=== Source data ===

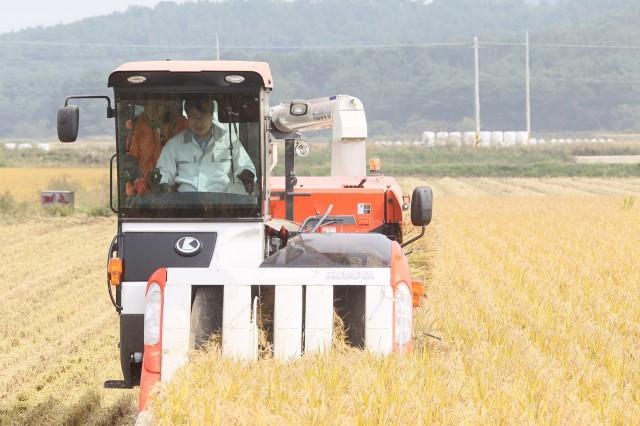 10월19일 이정곤 부군수가 가공용벼를 직접 수확하고 있다 (2).JPG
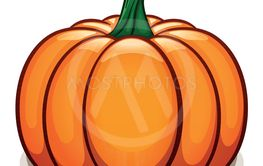 Vector pumpkin on white background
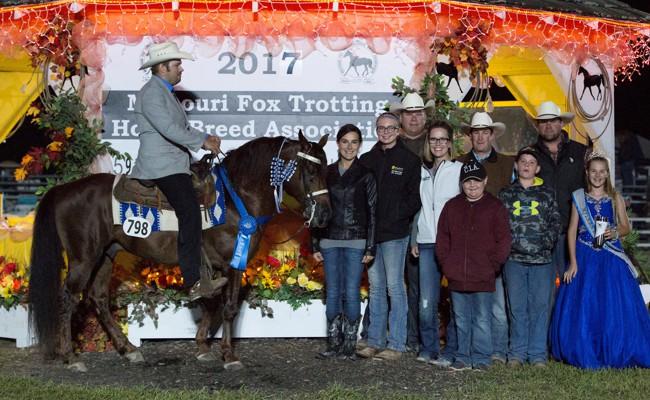 CIA, 2017 Open 5 Years & Older World Champion Stallion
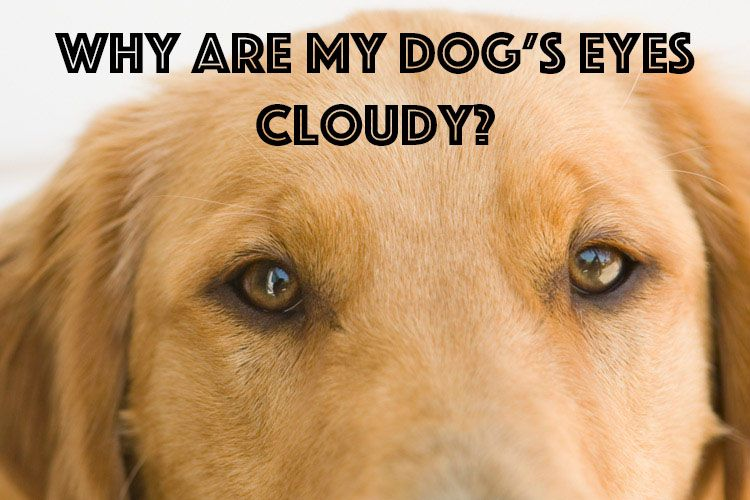 Are Your Dog S Eyes Looking A Little Cloudy Dog Doghealth Pethealth Dog Eyes Dogs Pet Health
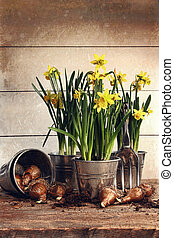 Potted daffodils wirh bulbs for planting - Potted daffodils...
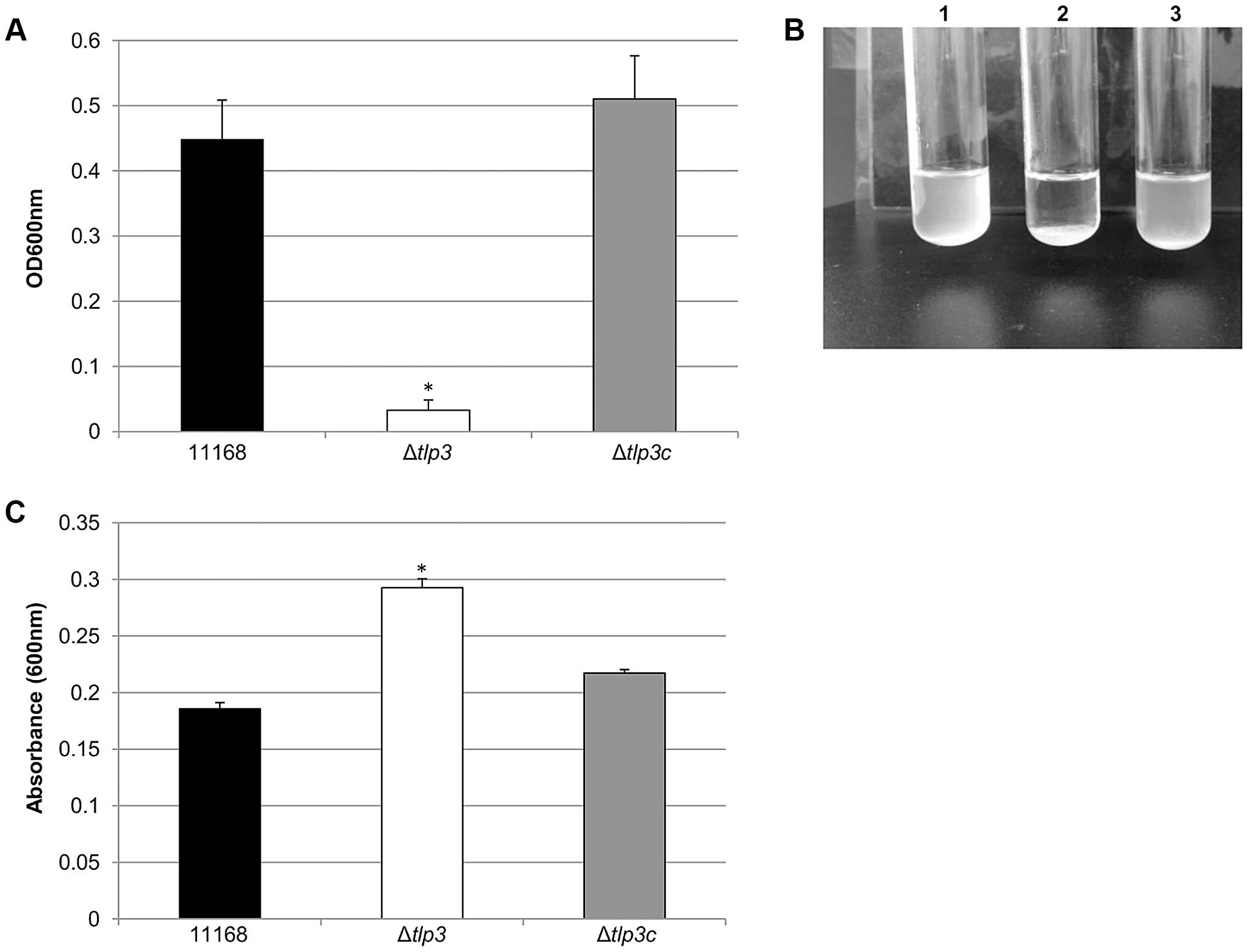 Δ<i>tlp3</i> displays altered autoagglutination and biofilm formation.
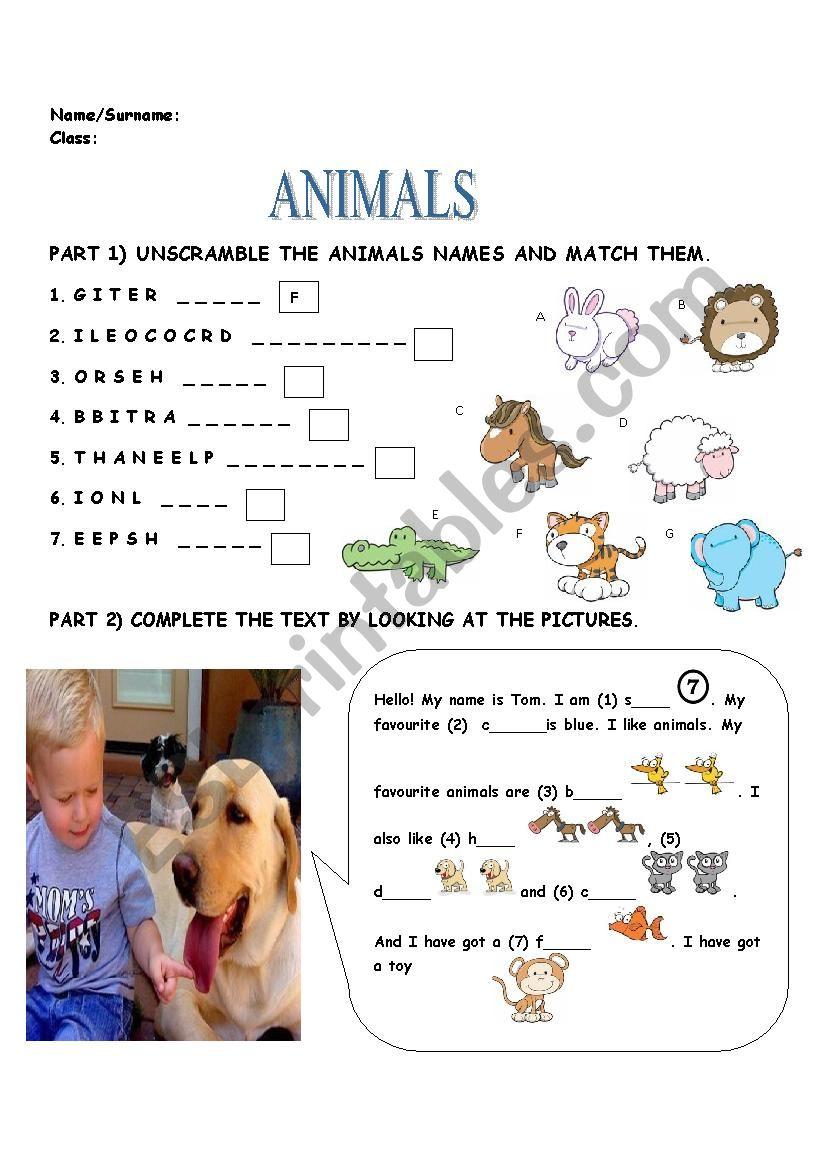 ANIMALS, PETS worksheet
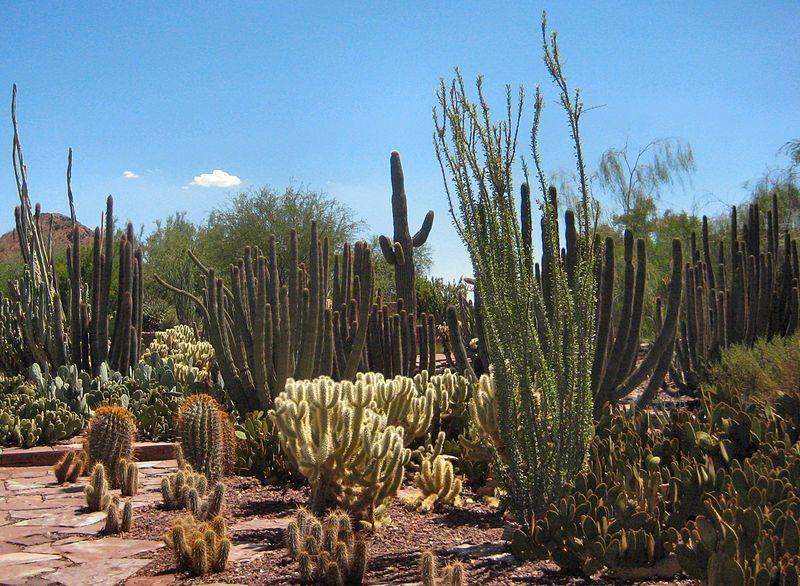 Desert Botanical Gardens, Phoenix, AZ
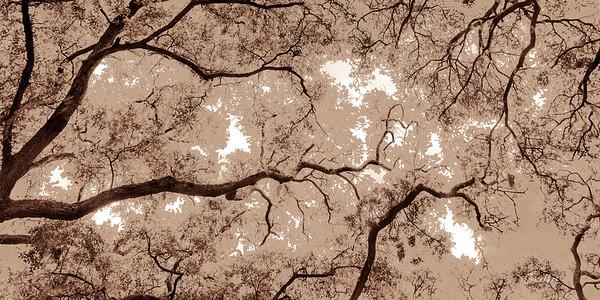 Oak Grove Canopy #3, Graphic Sepia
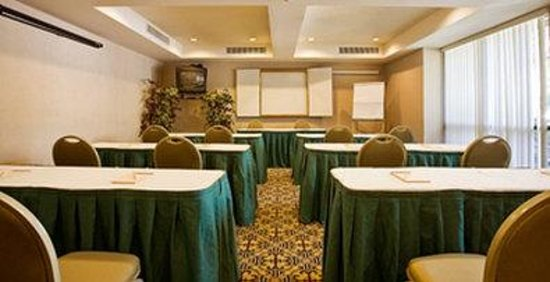 BEST WESTERN PLUS John Muir Inn: Meeting Room
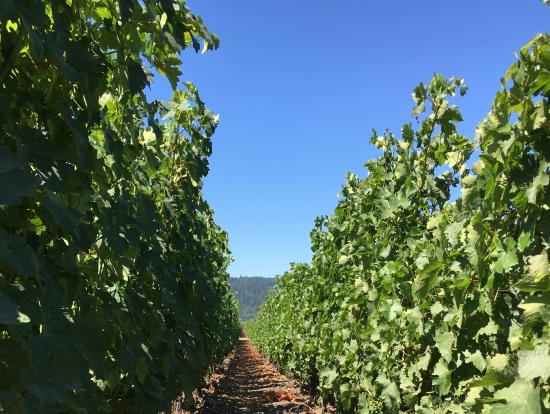 オーパスワンの畑。ぶどうがなっているのを間近に見ることができる。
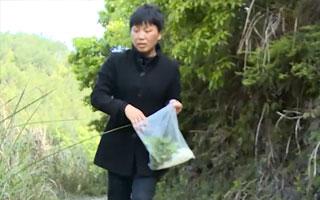 南平:大山育樂活人 生態養泉水魚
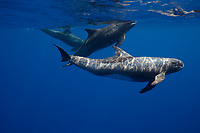 Pygmy killer whales, Feresa attenuata, also known as the slender blackfish or the slender pilot whale, Hawaii, Pacific Ocean
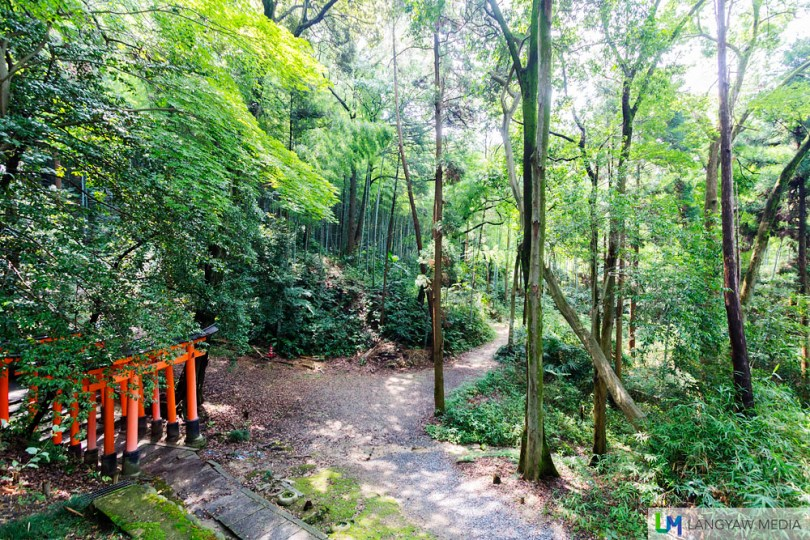 Fukumi Inari Shrine has many trails within the area and its a great place to hike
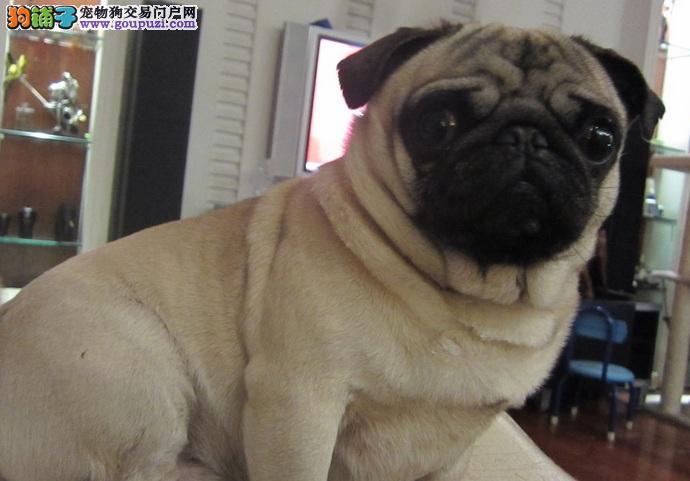 深圳出售高品质巴哥犬 疫苗驱虫做齐 可视频可托运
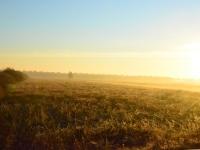 Słońce coraz wyżej i zaczynają ciągnąć gęsi - bajka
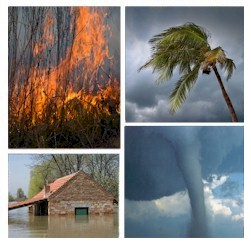 flood watch forest fires civil unrest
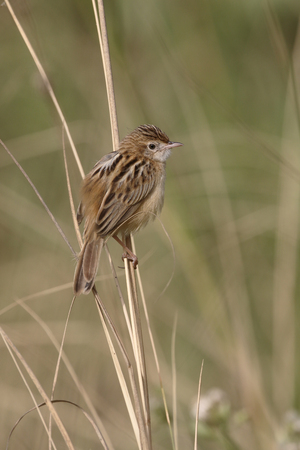 Zitting cisticola or fan-tailed warbler, Cisticola juncidis,  single bird on branch, Gambia, February 2016 Stock Photo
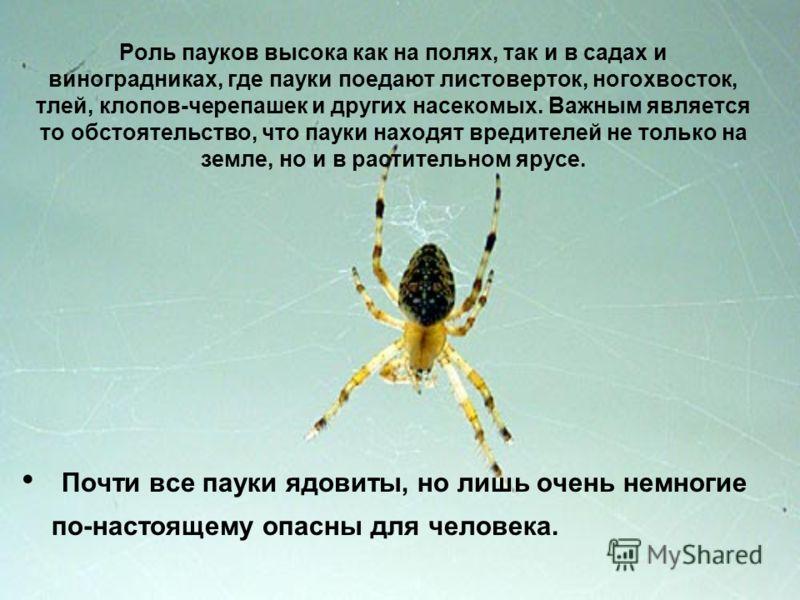 Роль пауков высока как на полях, так и в садах и виноградниках, где пауки поедают листоверток, ногохвосток, тлей, клопов-черепашек и других насекомых. Важным является то обстоятельство, что пауки находят вредителей не только на земле, но и в растител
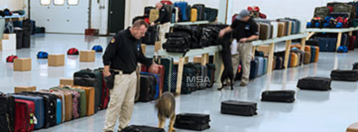 training page_luggage_watermark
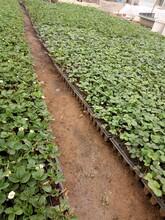 内蒙古法兰帝草莓苗生产厂家 红颜草莓苗 草莓基质苗图片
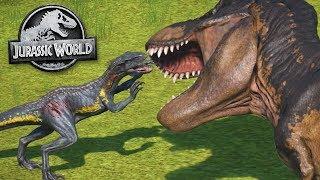 Download Jurassic World Evolution: BIGGEST BATTLE ROYAL YET - ALL DINOSAURS! | Jurassic World Evolution | HD Video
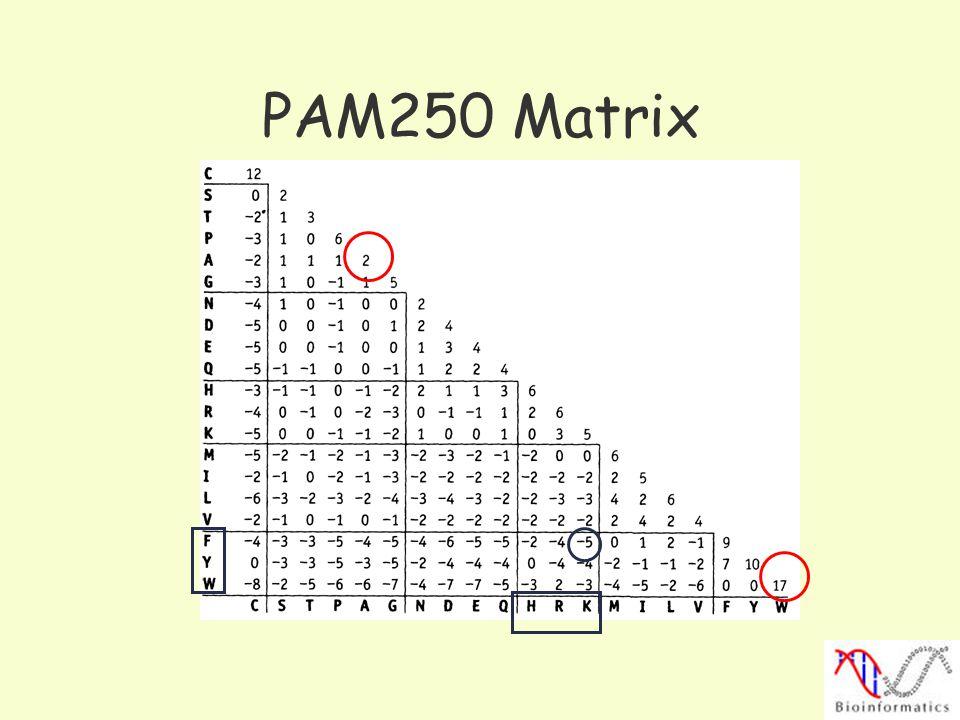 PAM250 Matrix
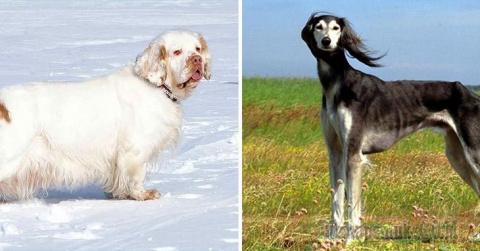 Замечательные породы собак, …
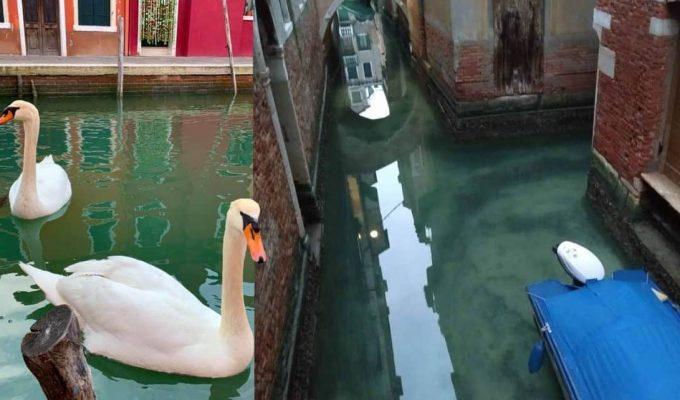 Venecia sin turismo
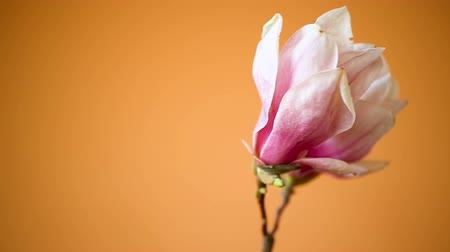 kankalin : spring beautiful blooming magnolia on a orange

===

### Task brief:
Word for word, retype the lines in the entries above that run from the one with "オーパスワンの畑。ぶどうがなっているのを間近に見ることができる。" through the one with "深圳出售高品质巴哥犬 疫苗驱虫做齐 可视频可托运". Both ends count; pictures do not.

### Written solution:
 オーパスワンの畑。ぶどうがなっているのを間近に見ることができる。
 南平:大山育樂活人 生態養泉水魚
 Pygmy killer whales, Feresa attenuata, also known as the slender blackfish or the slender pilot whale, Hawaii, Pacific Ocean
 Fukumi Inari Shrine has many trails within the area and its a great place to hike
 深圳出售高品质巴哥犬 疫苗驱虫做齐 可视频可托运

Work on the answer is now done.